Pan-Africa ISP MWEB is up for Auction

Internet

Only nine months after pan-African ISP MWEB bought Afsat and heralded this as the first of several acquisitions, Naspers has put the company up for auction, and a deal might be concluded within nine months. In strategic terms, Naspers is saying publicly that it is getting out of the ISP business.

Khulekani Dlamini, media analyst for Renaissance Specialist Fund Management, said the market liked the sale news as it meant a possible realisation of value for Naspers shareholders. He said MWEB had turnover of nearly R1bn a year, and the sale was unlikely to affect Naspers’ prospects much.

MWEB CEO Rudi Jansen said transition to a new majority shareholder was "always difficult", but a shareholder with a telecoms network that could also help drive MWEB's existing businesses in 26 other African countries would bring significant new opportunities.

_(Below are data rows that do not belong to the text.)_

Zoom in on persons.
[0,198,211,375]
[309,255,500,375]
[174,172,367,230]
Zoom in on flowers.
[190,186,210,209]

Potential bidders had been identified. "We've started contacting them. There's been lots of interest." The aim was to sell MWEB on a "tight schedule", possibly in three to nine months, depending on Competition Board approval, Jansen said.

The announcement followed several approaches for MWEB's sale, Naspers said .

Jansen said MWEB was making profits and had more than 320,000 dial-up and broadband customers in the home and business market, 5000 corporate customers in South Africa and 24,000 corporate customers in Africa. Its market share in South Africa was more than 25%.

Although MWEB’s South African operation has borne fruit in terms of profits after considerable investment, its pan-African operations (particularly Nigeria) have made very slow progress. Over the years, it was one of the on-off potential buyers of the other pan-African ISP Africa Online that was landed by Telkom South Africa. Africa Online is still loss-making and although MWEB’s subscriber base is larger, it is hard to imagine that the pan-African element of the business makes a substantial contribution to Naspers’ bottom line.

MWEB was on the verge of investing in a wireless digital broadband network roll-out to exploit its market leadership position in the rapidly growing broadband market. "This strategy, focusing on connectivity, diverges from Naspers's core focus of online content platforms, communities and commerce," Naspers said.

The group's core focus is now on online content, communities and commerce. This includes investments in Tradus, the leading e-commerce platform in eastern Europe, Tencent in China, Mail.ru in Russia and Gadu-Gadu in Poland. Ibibo in India, Sanook in Thailand and 24.com and Mxit in SA continue to grow their communities.